Trump takes credit for saving Ford jobs that weren't going to Mexico

Ford CEO: 35% tariff would impact U.S. workers
Ford CEO: 35% tariff would impact U.S. workers

President-elect Donald Trump took credit Thursday night on Twitter for stopping Ford from moving jobs from Kentucky to Mexico.

The only problem with the claim? Ford had never said it planned to move its Louisville, Kentucky assembly plant to Mexico.

In fact, the automaker pledged last year, in a legally binding contract with the United Auto Workers union, to invest $700 million in Louisville, where it builds the popular Ford Escape.

Forget what Trump tweeted. Here's what really happened.

On Thursday, Ford (F) said it will keep production of the Lincoln MKC at the plant. It had planned to shift production of the MKC to another plant and Mexico was a likely location.

But even if Ford had shifted production of the MKC to Mexico, it planned to keep employment in Louisville near the current level of 4,700 workers.

The MKC, a luxury version of the Escape, is not a major product for Ford. The company sold 25,000 of them in the U.S. last year, compared to 306,000 for the Escape. This year's sales will be about the same.
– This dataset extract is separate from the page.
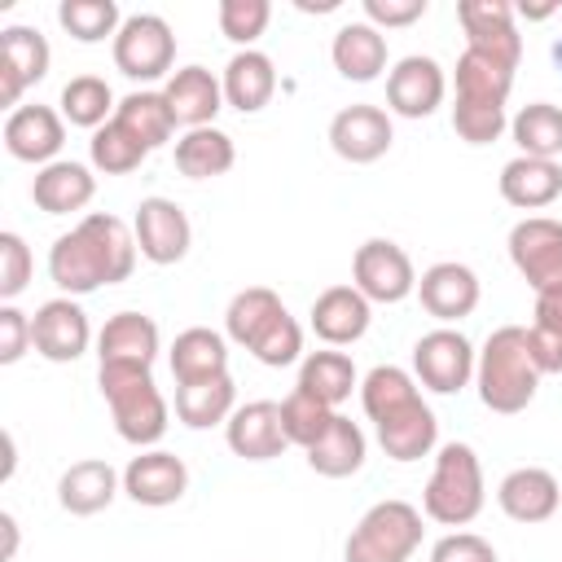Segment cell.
Returning <instances> with one entry per match:
<instances>
[{"label": "cell", "mask_w": 562, "mask_h": 562, "mask_svg": "<svg viewBox=\"0 0 562 562\" xmlns=\"http://www.w3.org/2000/svg\"><path fill=\"white\" fill-rule=\"evenodd\" d=\"M132 268H136V233L105 211L83 215L48 250V277L66 299L92 294L101 285H119L132 277Z\"/></svg>", "instance_id": "obj_1"}, {"label": "cell", "mask_w": 562, "mask_h": 562, "mask_svg": "<svg viewBox=\"0 0 562 562\" xmlns=\"http://www.w3.org/2000/svg\"><path fill=\"white\" fill-rule=\"evenodd\" d=\"M540 369L531 360V342H527V325H501L487 334L479 360H474V386L483 408L492 413H522L536 400L540 386Z\"/></svg>", "instance_id": "obj_2"}, {"label": "cell", "mask_w": 562, "mask_h": 562, "mask_svg": "<svg viewBox=\"0 0 562 562\" xmlns=\"http://www.w3.org/2000/svg\"><path fill=\"white\" fill-rule=\"evenodd\" d=\"M97 386L110 404L114 430L119 439L136 443V448H154L167 435V400L154 386L149 369L136 364H101L97 369Z\"/></svg>", "instance_id": "obj_3"}, {"label": "cell", "mask_w": 562, "mask_h": 562, "mask_svg": "<svg viewBox=\"0 0 562 562\" xmlns=\"http://www.w3.org/2000/svg\"><path fill=\"white\" fill-rule=\"evenodd\" d=\"M487 492H483V465L470 443H443L435 452V470L422 492V514L439 527H465L479 518Z\"/></svg>", "instance_id": "obj_4"}, {"label": "cell", "mask_w": 562, "mask_h": 562, "mask_svg": "<svg viewBox=\"0 0 562 562\" xmlns=\"http://www.w3.org/2000/svg\"><path fill=\"white\" fill-rule=\"evenodd\" d=\"M422 544V509L408 501H378L360 514L342 544V562H408Z\"/></svg>", "instance_id": "obj_5"}, {"label": "cell", "mask_w": 562, "mask_h": 562, "mask_svg": "<svg viewBox=\"0 0 562 562\" xmlns=\"http://www.w3.org/2000/svg\"><path fill=\"white\" fill-rule=\"evenodd\" d=\"M171 61H176V35L158 13L123 18V26L114 35V66L127 79H136V83L162 79L171 70Z\"/></svg>", "instance_id": "obj_6"}, {"label": "cell", "mask_w": 562, "mask_h": 562, "mask_svg": "<svg viewBox=\"0 0 562 562\" xmlns=\"http://www.w3.org/2000/svg\"><path fill=\"white\" fill-rule=\"evenodd\" d=\"M474 360H479V351L452 325H439V329L422 334L417 347H413V373L435 395H457L474 378Z\"/></svg>", "instance_id": "obj_7"}, {"label": "cell", "mask_w": 562, "mask_h": 562, "mask_svg": "<svg viewBox=\"0 0 562 562\" xmlns=\"http://www.w3.org/2000/svg\"><path fill=\"white\" fill-rule=\"evenodd\" d=\"M351 285L369 299V303H404L417 290V272L404 246H395L391 237H369L364 246H356L351 259Z\"/></svg>", "instance_id": "obj_8"}, {"label": "cell", "mask_w": 562, "mask_h": 562, "mask_svg": "<svg viewBox=\"0 0 562 562\" xmlns=\"http://www.w3.org/2000/svg\"><path fill=\"white\" fill-rule=\"evenodd\" d=\"M509 259L518 277L540 294L562 285V224L549 215H527L509 228Z\"/></svg>", "instance_id": "obj_9"}, {"label": "cell", "mask_w": 562, "mask_h": 562, "mask_svg": "<svg viewBox=\"0 0 562 562\" xmlns=\"http://www.w3.org/2000/svg\"><path fill=\"white\" fill-rule=\"evenodd\" d=\"M132 233H136V250L149 263H158V268L180 263L189 255V246H193L189 215L171 198H140L136 220H132Z\"/></svg>", "instance_id": "obj_10"}, {"label": "cell", "mask_w": 562, "mask_h": 562, "mask_svg": "<svg viewBox=\"0 0 562 562\" xmlns=\"http://www.w3.org/2000/svg\"><path fill=\"white\" fill-rule=\"evenodd\" d=\"M443 92H448L443 66L435 57H422V53L400 57L386 75V105L400 119H430L443 105Z\"/></svg>", "instance_id": "obj_11"}, {"label": "cell", "mask_w": 562, "mask_h": 562, "mask_svg": "<svg viewBox=\"0 0 562 562\" xmlns=\"http://www.w3.org/2000/svg\"><path fill=\"white\" fill-rule=\"evenodd\" d=\"M31 342H35V351H40L44 360H53V364L79 360V356L88 351V342H92L88 312H83L75 299H66V294L40 303L35 316H31Z\"/></svg>", "instance_id": "obj_12"}, {"label": "cell", "mask_w": 562, "mask_h": 562, "mask_svg": "<svg viewBox=\"0 0 562 562\" xmlns=\"http://www.w3.org/2000/svg\"><path fill=\"white\" fill-rule=\"evenodd\" d=\"M457 18L465 26V48H479L505 66L518 70L522 61V35L514 26V4L509 0H461Z\"/></svg>", "instance_id": "obj_13"}, {"label": "cell", "mask_w": 562, "mask_h": 562, "mask_svg": "<svg viewBox=\"0 0 562 562\" xmlns=\"http://www.w3.org/2000/svg\"><path fill=\"white\" fill-rule=\"evenodd\" d=\"M395 140V127H391V114L382 105H347L329 119V149L342 158V162H378Z\"/></svg>", "instance_id": "obj_14"}, {"label": "cell", "mask_w": 562, "mask_h": 562, "mask_svg": "<svg viewBox=\"0 0 562 562\" xmlns=\"http://www.w3.org/2000/svg\"><path fill=\"white\" fill-rule=\"evenodd\" d=\"M48 40L35 26H4L0 31V101L18 110L22 92L48 75Z\"/></svg>", "instance_id": "obj_15"}, {"label": "cell", "mask_w": 562, "mask_h": 562, "mask_svg": "<svg viewBox=\"0 0 562 562\" xmlns=\"http://www.w3.org/2000/svg\"><path fill=\"white\" fill-rule=\"evenodd\" d=\"M224 439L241 461H272L290 448L285 426H281V404L272 400H250L237 404L233 417L224 422Z\"/></svg>", "instance_id": "obj_16"}, {"label": "cell", "mask_w": 562, "mask_h": 562, "mask_svg": "<svg viewBox=\"0 0 562 562\" xmlns=\"http://www.w3.org/2000/svg\"><path fill=\"white\" fill-rule=\"evenodd\" d=\"M123 492H127L136 505H149V509L176 505V501L189 492V465H184L176 452L145 448L140 457L127 461V470H123Z\"/></svg>", "instance_id": "obj_17"}, {"label": "cell", "mask_w": 562, "mask_h": 562, "mask_svg": "<svg viewBox=\"0 0 562 562\" xmlns=\"http://www.w3.org/2000/svg\"><path fill=\"white\" fill-rule=\"evenodd\" d=\"M66 145V119L53 105H18L4 119V149L18 162H57V149Z\"/></svg>", "instance_id": "obj_18"}, {"label": "cell", "mask_w": 562, "mask_h": 562, "mask_svg": "<svg viewBox=\"0 0 562 562\" xmlns=\"http://www.w3.org/2000/svg\"><path fill=\"white\" fill-rule=\"evenodd\" d=\"M417 299L435 321L452 325V321H461V316H470L479 307V277H474L470 263H457V259L430 263L417 277Z\"/></svg>", "instance_id": "obj_19"}, {"label": "cell", "mask_w": 562, "mask_h": 562, "mask_svg": "<svg viewBox=\"0 0 562 562\" xmlns=\"http://www.w3.org/2000/svg\"><path fill=\"white\" fill-rule=\"evenodd\" d=\"M171 114H176V127L193 132V127H215V114L224 110V83L206 70V66H180L167 88H162Z\"/></svg>", "instance_id": "obj_20"}, {"label": "cell", "mask_w": 562, "mask_h": 562, "mask_svg": "<svg viewBox=\"0 0 562 562\" xmlns=\"http://www.w3.org/2000/svg\"><path fill=\"white\" fill-rule=\"evenodd\" d=\"M369 321H373V303L356 285H329L312 303V329L329 347H351L356 338H364Z\"/></svg>", "instance_id": "obj_21"}, {"label": "cell", "mask_w": 562, "mask_h": 562, "mask_svg": "<svg viewBox=\"0 0 562 562\" xmlns=\"http://www.w3.org/2000/svg\"><path fill=\"white\" fill-rule=\"evenodd\" d=\"M97 360L101 364H136L154 369L158 360V325L145 312H114L97 334Z\"/></svg>", "instance_id": "obj_22"}, {"label": "cell", "mask_w": 562, "mask_h": 562, "mask_svg": "<svg viewBox=\"0 0 562 562\" xmlns=\"http://www.w3.org/2000/svg\"><path fill=\"white\" fill-rule=\"evenodd\" d=\"M373 430H378V443H382V452L391 461H422L439 443V422H435V413H430V404L422 395L413 404L395 408L391 417L373 422Z\"/></svg>", "instance_id": "obj_23"}, {"label": "cell", "mask_w": 562, "mask_h": 562, "mask_svg": "<svg viewBox=\"0 0 562 562\" xmlns=\"http://www.w3.org/2000/svg\"><path fill=\"white\" fill-rule=\"evenodd\" d=\"M558 501H562V487L549 470L540 465H518L501 479L496 487V505L505 509V518L514 522H544L558 514Z\"/></svg>", "instance_id": "obj_24"}, {"label": "cell", "mask_w": 562, "mask_h": 562, "mask_svg": "<svg viewBox=\"0 0 562 562\" xmlns=\"http://www.w3.org/2000/svg\"><path fill=\"white\" fill-rule=\"evenodd\" d=\"M92 193H97V176L83 162H75V158H57V162L40 167L35 180H31V198H35V206L44 215L83 211L92 202Z\"/></svg>", "instance_id": "obj_25"}, {"label": "cell", "mask_w": 562, "mask_h": 562, "mask_svg": "<svg viewBox=\"0 0 562 562\" xmlns=\"http://www.w3.org/2000/svg\"><path fill=\"white\" fill-rule=\"evenodd\" d=\"M119 487H123V474H114L110 461L88 457V461H75L57 479V505L66 514H75V518H92V514H101L119 496Z\"/></svg>", "instance_id": "obj_26"}, {"label": "cell", "mask_w": 562, "mask_h": 562, "mask_svg": "<svg viewBox=\"0 0 562 562\" xmlns=\"http://www.w3.org/2000/svg\"><path fill=\"white\" fill-rule=\"evenodd\" d=\"M220 83H224V105H233L241 114H259L277 92V66H272L268 53L241 48V53L228 57Z\"/></svg>", "instance_id": "obj_27"}, {"label": "cell", "mask_w": 562, "mask_h": 562, "mask_svg": "<svg viewBox=\"0 0 562 562\" xmlns=\"http://www.w3.org/2000/svg\"><path fill=\"white\" fill-rule=\"evenodd\" d=\"M329 57H334V70L342 79L373 83L386 70V35L369 22H347V26H338V35L329 44Z\"/></svg>", "instance_id": "obj_28"}, {"label": "cell", "mask_w": 562, "mask_h": 562, "mask_svg": "<svg viewBox=\"0 0 562 562\" xmlns=\"http://www.w3.org/2000/svg\"><path fill=\"white\" fill-rule=\"evenodd\" d=\"M562 193V167L553 158H509L501 167V198L518 211H540Z\"/></svg>", "instance_id": "obj_29"}, {"label": "cell", "mask_w": 562, "mask_h": 562, "mask_svg": "<svg viewBox=\"0 0 562 562\" xmlns=\"http://www.w3.org/2000/svg\"><path fill=\"white\" fill-rule=\"evenodd\" d=\"M171 373H176V386L228 373V342H224V334H215L206 325H193V329L176 334V342H171Z\"/></svg>", "instance_id": "obj_30"}, {"label": "cell", "mask_w": 562, "mask_h": 562, "mask_svg": "<svg viewBox=\"0 0 562 562\" xmlns=\"http://www.w3.org/2000/svg\"><path fill=\"white\" fill-rule=\"evenodd\" d=\"M364 457H369V439H364V430H360L351 417H342V413H334L329 430L307 448V465H312L316 474H325V479H347V474H356V470L364 465Z\"/></svg>", "instance_id": "obj_31"}, {"label": "cell", "mask_w": 562, "mask_h": 562, "mask_svg": "<svg viewBox=\"0 0 562 562\" xmlns=\"http://www.w3.org/2000/svg\"><path fill=\"white\" fill-rule=\"evenodd\" d=\"M509 88H514V66H505L479 48H465L457 57V101L461 105H505Z\"/></svg>", "instance_id": "obj_32"}, {"label": "cell", "mask_w": 562, "mask_h": 562, "mask_svg": "<svg viewBox=\"0 0 562 562\" xmlns=\"http://www.w3.org/2000/svg\"><path fill=\"white\" fill-rule=\"evenodd\" d=\"M237 408V386L228 373L220 378H206V382H184L176 386V417L189 426V430H206V426H220L228 422Z\"/></svg>", "instance_id": "obj_33"}, {"label": "cell", "mask_w": 562, "mask_h": 562, "mask_svg": "<svg viewBox=\"0 0 562 562\" xmlns=\"http://www.w3.org/2000/svg\"><path fill=\"white\" fill-rule=\"evenodd\" d=\"M237 162V149H233V136L220 132V127H193L176 140V167L180 176L189 180H215L224 176L228 167Z\"/></svg>", "instance_id": "obj_34"}, {"label": "cell", "mask_w": 562, "mask_h": 562, "mask_svg": "<svg viewBox=\"0 0 562 562\" xmlns=\"http://www.w3.org/2000/svg\"><path fill=\"white\" fill-rule=\"evenodd\" d=\"M356 386H360V378H356V364H351L347 351H312L299 364V391L316 395L329 408H338L342 400H351Z\"/></svg>", "instance_id": "obj_35"}, {"label": "cell", "mask_w": 562, "mask_h": 562, "mask_svg": "<svg viewBox=\"0 0 562 562\" xmlns=\"http://www.w3.org/2000/svg\"><path fill=\"white\" fill-rule=\"evenodd\" d=\"M281 312H285V303H281L277 290H268V285H246V290L233 294V303H228V312H224V334H228L237 347H250Z\"/></svg>", "instance_id": "obj_36"}, {"label": "cell", "mask_w": 562, "mask_h": 562, "mask_svg": "<svg viewBox=\"0 0 562 562\" xmlns=\"http://www.w3.org/2000/svg\"><path fill=\"white\" fill-rule=\"evenodd\" d=\"M509 132H514L518 154H527V158H553L558 162V154H562V105L531 101V105H522L509 119Z\"/></svg>", "instance_id": "obj_37"}, {"label": "cell", "mask_w": 562, "mask_h": 562, "mask_svg": "<svg viewBox=\"0 0 562 562\" xmlns=\"http://www.w3.org/2000/svg\"><path fill=\"white\" fill-rule=\"evenodd\" d=\"M114 123H123L145 149L167 145L171 132H176V114H171L162 92H127L119 101V110H114Z\"/></svg>", "instance_id": "obj_38"}, {"label": "cell", "mask_w": 562, "mask_h": 562, "mask_svg": "<svg viewBox=\"0 0 562 562\" xmlns=\"http://www.w3.org/2000/svg\"><path fill=\"white\" fill-rule=\"evenodd\" d=\"M61 119L70 123V127H88V132H97V127H105L114 114L110 110H119L114 105V92H110V83L101 79V75H75L66 88H61Z\"/></svg>", "instance_id": "obj_39"}, {"label": "cell", "mask_w": 562, "mask_h": 562, "mask_svg": "<svg viewBox=\"0 0 562 562\" xmlns=\"http://www.w3.org/2000/svg\"><path fill=\"white\" fill-rule=\"evenodd\" d=\"M417 395H422V391H417L413 373H404L400 364H378V369H369L364 382H360V404H364V417H369V422L391 417L395 408L413 404Z\"/></svg>", "instance_id": "obj_40"}, {"label": "cell", "mask_w": 562, "mask_h": 562, "mask_svg": "<svg viewBox=\"0 0 562 562\" xmlns=\"http://www.w3.org/2000/svg\"><path fill=\"white\" fill-rule=\"evenodd\" d=\"M57 22L70 40L79 44H101L105 35L114 40L123 26V13L114 0H61L57 4Z\"/></svg>", "instance_id": "obj_41"}, {"label": "cell", "mask_w": 562, "mask_h": 562, "mask_svg": "<svg viewBox=\"0 0 562 562\" xmlns=\"http://www.w3.org/2000/svg\"><path fill=\"white\" fill-rule=\"evenodd\" d=\"M88 158H92V167L105 171V176H127V171H136V167L149 158V149H145L123 123L110 119L105 127L92 132V140H88Z\"/></svg>", "instance_id": "obj_42"}, {"label": "cell", "mask_w": 562, "mask_h": 562, "mask_svg": "<svg viewBox=\"0 0 562 562\" xmlns=\"http://www.w3.org/2000/svg\"><path fill=\"white\" fill-rule=\"evenodd\" d=\"M334 413H338V408H329V404H321L316 395H307V391L294 386V391L281 400V426H285V439L299 443V448L307 452V448L329 430Z\"/></svg>", "instance_id": "obj_43"}, {"label": "cell", "mask_w": 562, "mask_h": 562, "mask_svg": "<svg viewBox=\"0 0 562 562\" xmlns=\"http://www.w3.org/2000/svg\"><path fill=\"white\" fill-rule=\"evenodd\" d=\"M246 351H250L259 364H268V369H285V364H294V360L303 356V329H299V321H294L290 312H281Z\"/></svg>", "instance_id": "obj_44"}, {"label": "cell", "mask_w": 562, "mask_h": 562, "mask_svg": "<svg viewBox=\"0 0 562 562\" xmlns=\"http://www.w3.org/2000/svg\"><path fill=\"white\" fill-rule=\"evenodd\" d=\"M215 18H220V35L224 40L250 48L268 31V22H272V4L268 0H220Z\"/></svg>", "instance_id": "obj_45"}, {"label": "cell", "mask_w": 562, "mask_h": 562, "mask_svg": "<svg viewBox=\"0 0 562 562\" xmlns=\"http://www.w3.org/2000/svg\"><path fill=\"white\" fill-rule=\"evenodd\" d=\"M505 127H509L505 105H461V101L452 105V132L465 145H492Z\"/></svg>", "instance_id": "obj_46"}, {"label": "cell", "mask_w": 562, "mask_h": 562, "mask_svg": "<svg viewBox=\"0 0 562 562\" xmlns=\"http://www.w3.org/2000/svg\"><path fill=\"white\" fill-rule=\"evenodd\" d=\"M31 268H35L31 246L22 241V233L4 228V233H0V299H4V303H13V299L26 290Z\"/></svg>", "instance_id": "obj_47"}, {"label": "cell", "mask_w": 562, "mask_h": 562, "mask_svg": "<svg viewBox=\"0 0 562 562\" xmlns=\"http://www.w3.org/2000/svg\"><path fill=\"white\" fill-rule=\"evenodd\" d=\"M31 347V316L13 303H0V364H18Z\"/></svg>", "instance_id": "obj_48"}, {"label": "cell", "mask_w": 562, "mask_h": 562, "mask_svg": "<svg viewBox=\"0 0 562 562\" xmlns=\"http://www.w3.org/2000/svg\"><path fill=\"white\" fill-rule=\"evenodd\" d=\"M430 562H501V558H496V549H492L483 536H474V531H452V536L435 540Z\"/></svg>", "instance_id": "obj_49"}, {"label": "cell", "mask_w": 562, "mask_h": 562, "mask_svg": "<svg viewBox=\"0 0 562 562\" xmlns=\"http://www.w3.org/2000/svg\"><path fill=\"white\" fill-rule=\"evenodd\" d=\"M426 0H364V22L369 26H413L417 18H426Z\"/></svg>", "instance_id": "obj_50"}, {"label": "cell", "mask_w": 562, "mask_h": 562, "mask_svg": "<svg viewBox=\"0 0 562 562\" xmlns=\"http://www.w3.org/2000/svg\"><path fill=\"white\" fill-rule=\"evenodd\" d=\"M531 329L562 338V285H558V290H540V294H536V321H531Z\"/></svg>", "instance_id": "obj_51"}, {"label": "cell", "mask_w": 562, "mask_h": 562, "mask_svg": "<svg viewBox=\"0 0 562 562\" xmlns=\"http://www.w3.org/2000/svg\"><path fill=\"white\" fill-rule=\"evenodd\" d=\"M0 527H4V562H13V553H18V518L13 514H0Z\"/></svg>", "instance_id": "obj_52"}, {"label": "cell", "mask_w": 562, "mask_h": 562, "mask_svg": "<svg viewBox=\"0 0 562 562\" xmlns=\"http://www.w3.org/2000/svg\"><path fill=\"white\" fill-rule=\"evenodd\" d=\"M553 66H558V70H562V35H558V40H553Z\"/></svg>", "instance_id": "obj_53"}]
</instances>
Still, Ford's decision to keep the MKC in Kentucky was enough for the president-elect to take a victory lap on his favorite medium of Twitter on Thursday night.

"Just got a call from my friend Bill Ford, Chairman of Ford, who advised me that he will be keeping the Lincoln plant in Kentucky -- no Mexico," he tweeted.

"I worked hard with Bill Ford to keep the Lincoln plant in Kentucky. I owed it to the great State of Kentucky for their confidence in me!"

Ford had temporarily shut its Louisville plant the weeks of October 17 and October 31 due to slowing sales and excess inventory. That was standard operating procedure in the industry -- not a plan to move production to Mexico. And most of the 4,700 workers affected continued to receive 80% of their normal play during this temporary shutdown.

Ford reiterated Thursday that it has invested $12 billion in U.S. plants and added 28,000 American jobs in the past five years. That represents nearly a 50% increase in U.S. jobs at Ford during that period.

"Today, we confirmed with the President-elect that our small Lincoln utility vehicle made at the Louisville Assembly Plant will stay in Kentucky," said the statement. "We are encouraged that President-elect Trump and the new Congress will pursue policies that will improve U.S. competitiveness and make it possible to keep production of this vehicle here in the United States."

Related: Ford will be the first automaker to import cars to India to the U.S.

Ford's response to Trump was far more conciliatory than some of its statements before last week's vote.

In September, when Trump wrongly claimed Ford was planning to move all production to Mexico, Ford CEO Mark Fields came out and said he was flat out wrong about company plans.

"Absolutely not. Zero. Not one job will be lost. Most of our investment is here in the US. And that's the way it will continue to be," Fields said in September. "It's really unfortunate when politics get in the way of the facts."

In October Bill Ford called Trump's criticism of the automaker founded by his great-grandfather "infuriating."

Related: Ford will be the first automaker to import cars to India to the U.S.

Ford has announced plans to move small car production to a new plant under construction in Mexico. But the workers who now build those models -- the C-Max and Ford Focus -- will keep their jobs and be put to work building more profitable and popular vehicles, likely the new Ford Bronco SUV.

This is not the first time that Trump has claimed credit for getting Ford to change its mind on Mexico production when in fact Ford was only following the terms of a contract it had reached with the UAW.

A year ago when Ford started building the heavy duty F-Series trucks in Ohio rather than in Mexico, where they had been built, Trump again claimed credit.

"I brought [Ford's Mexican investment plans] up in so many speeches, and frankly I think I embarrassed 'em," he told a crowd in New Hampshire in October 2015. "But Ford is now gonna build a massive plant in the United States, and every single person, even my harshest critics gave me credit for it."

However Ford wasn't building a new plant, simply shifting production to an existing U.S. plant. And that shift had been agreed to four years earlier in a 2011 labor deal with the UAW.